## ASSIGNED TASK
Please reproduce the following records exactly, with nothing omitted.

________________

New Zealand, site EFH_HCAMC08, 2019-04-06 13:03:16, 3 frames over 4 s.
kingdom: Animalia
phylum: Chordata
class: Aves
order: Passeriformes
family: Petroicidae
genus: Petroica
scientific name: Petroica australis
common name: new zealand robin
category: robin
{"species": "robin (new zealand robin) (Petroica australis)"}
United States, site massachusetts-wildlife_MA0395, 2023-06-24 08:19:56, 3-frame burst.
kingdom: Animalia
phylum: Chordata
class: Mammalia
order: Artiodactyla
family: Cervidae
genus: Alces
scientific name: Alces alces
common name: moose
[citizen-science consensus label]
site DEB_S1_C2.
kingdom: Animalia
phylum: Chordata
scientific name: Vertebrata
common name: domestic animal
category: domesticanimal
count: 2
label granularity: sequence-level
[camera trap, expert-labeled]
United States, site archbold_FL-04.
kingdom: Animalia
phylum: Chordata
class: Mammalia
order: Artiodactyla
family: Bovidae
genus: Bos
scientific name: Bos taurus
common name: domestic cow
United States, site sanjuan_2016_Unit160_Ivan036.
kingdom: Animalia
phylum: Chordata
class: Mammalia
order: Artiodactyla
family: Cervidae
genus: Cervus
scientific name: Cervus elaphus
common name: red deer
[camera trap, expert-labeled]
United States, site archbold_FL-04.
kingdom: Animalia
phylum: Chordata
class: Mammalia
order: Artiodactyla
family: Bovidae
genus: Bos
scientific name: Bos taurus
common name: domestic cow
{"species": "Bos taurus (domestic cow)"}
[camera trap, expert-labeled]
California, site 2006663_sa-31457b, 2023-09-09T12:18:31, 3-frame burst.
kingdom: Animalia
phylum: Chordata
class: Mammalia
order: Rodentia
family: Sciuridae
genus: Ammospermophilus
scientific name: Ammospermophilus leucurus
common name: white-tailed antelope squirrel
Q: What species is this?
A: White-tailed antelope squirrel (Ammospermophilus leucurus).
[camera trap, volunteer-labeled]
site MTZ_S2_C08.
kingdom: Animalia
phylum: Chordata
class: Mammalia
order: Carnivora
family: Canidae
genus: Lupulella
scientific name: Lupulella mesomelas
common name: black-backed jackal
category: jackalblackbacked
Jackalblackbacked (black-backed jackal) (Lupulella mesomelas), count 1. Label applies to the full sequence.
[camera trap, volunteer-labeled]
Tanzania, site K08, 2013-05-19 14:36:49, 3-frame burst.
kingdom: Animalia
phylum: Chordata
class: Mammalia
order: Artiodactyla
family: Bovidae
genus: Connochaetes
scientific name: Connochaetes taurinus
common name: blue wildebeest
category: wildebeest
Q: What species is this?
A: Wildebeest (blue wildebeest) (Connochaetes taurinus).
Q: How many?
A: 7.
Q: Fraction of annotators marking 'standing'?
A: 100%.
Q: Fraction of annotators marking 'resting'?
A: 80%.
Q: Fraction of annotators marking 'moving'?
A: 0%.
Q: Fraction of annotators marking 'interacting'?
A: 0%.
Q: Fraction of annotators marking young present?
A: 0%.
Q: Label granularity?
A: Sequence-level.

________________

## RESPONSE TO THE EXERCISE
New Zealand, site EFH_HCAMC08, 2019-04-06 13:03:16, 3 frames over 4 s.
kingdom: Animalia
phylum: Chordata
class: Aves
order: Passeriformes
family: Petroicidae
genus: Petroica
scientific name: Petroica australis
common name: new zealand robin
category: robin
{"species": "robin (new zealand robin) (Petroica australis)"}
United States, site massachusetts-wildlife_MA0395, 2023-06-24 08:19:56, 3-frame burst.
kingdom: Animalia
phylum: Chordata
class: Mammalia
order: Artiodactyla
family: Cervidae
genus: Alces
scientific name: Alces alces
common name: moose
[citizen-science consensus label]
site DEB_S1_C2.
kingdom: Animalia
phylum: Chordata
scientific name: Vertebrata
common name: domestic animal
category: domesticanimal
count: 2
label granularity: sequence-level
[camera trap, expert-labeled]
United States, site archbold_FL-04.
kingdom: Animalia
phylum: Chordata
class: Mammalia
order: Artiodactyla
family: Bovidae
genus: Bos
scientific name: Bos taurus
common name: domestic cow
United States, site sanjuan_2016_Unit160_Ivan036.
kingdom: Animalia
phylum: Chordata
class: Mammalia
order: Artiodactyla
family: Cervidae
genus: Cervus
scientific name: Cervus elaphus
common name: red deer
[camera trap, expert-labeled]
United States, site archbold_FL-04.
kingdom: Animalia
phylum: Chordata
class: Mammalia
order: Artiodactyla
family: Bovidae
genus: Bos
scientific name: Bos taurus
common name: domestic cow
{"species": "Bos taurus (domestic cow)"}
[camera trap, expert-labeled]
California, site 2006663_sa-31457b, 2023-09-09T12:18:31, 3-frame burst.
kingdom: Animalia
phylum: Chordata
class: Mammalia
order: Rodentia
family: Sciuridae
genus: Ammospermophilus
scientific name: Ammospermophilus leucurus
common name: white-tailed antelope squirrel
Q: What species is this?
A: White-tailed antelope squirrel (Ammospermophilus leucurus).
[camera trap, volunteer-labeled]
site MTZ_S2_C08.
kingdom: Animalia
phylum: Chordata
class: Mammalia
order: Carnivora
family: Canidae
genus: Lupulella
scientific name: Lupulella mesomelas
common name: black-backed jackal
category: jackalblackbacked
Jackalblackbacked (black-backed jackal) (Lupulella mesomelas), count 1. Label applies to the full sequence.
[camera trap, volunteer-labeled]
Tanzania, site K08, 2013-05-19 14:36:49, 3-frame burst.
kingdom: Animalia
phylum: Chordata
class: Mammalia
order: Artiodactyla
family: Bovidae
genus: Connochaetes
scientific name: Connochaetes taurinus
common name: blue wildebeest
category: wildebeest
Q: What species is this?
A: Wildebeest (blue wildebeest) (Connochaetes taurinus).
Q: How many?
A: 7.
Q: Fraction of annotators marking 'standing'?
A: 100%.
Q: Fraction of annotators marking 'resting'?
A: 80%.
Q: Fraction of annotators marking 'moving'?
A: 0%.
Q: Fraction of annotators marking 'interacting'?
A: 0%.
Q: Fraction of annotators marking young present?
A: 0%.
Q: Label granularity?
A: Sequence-level.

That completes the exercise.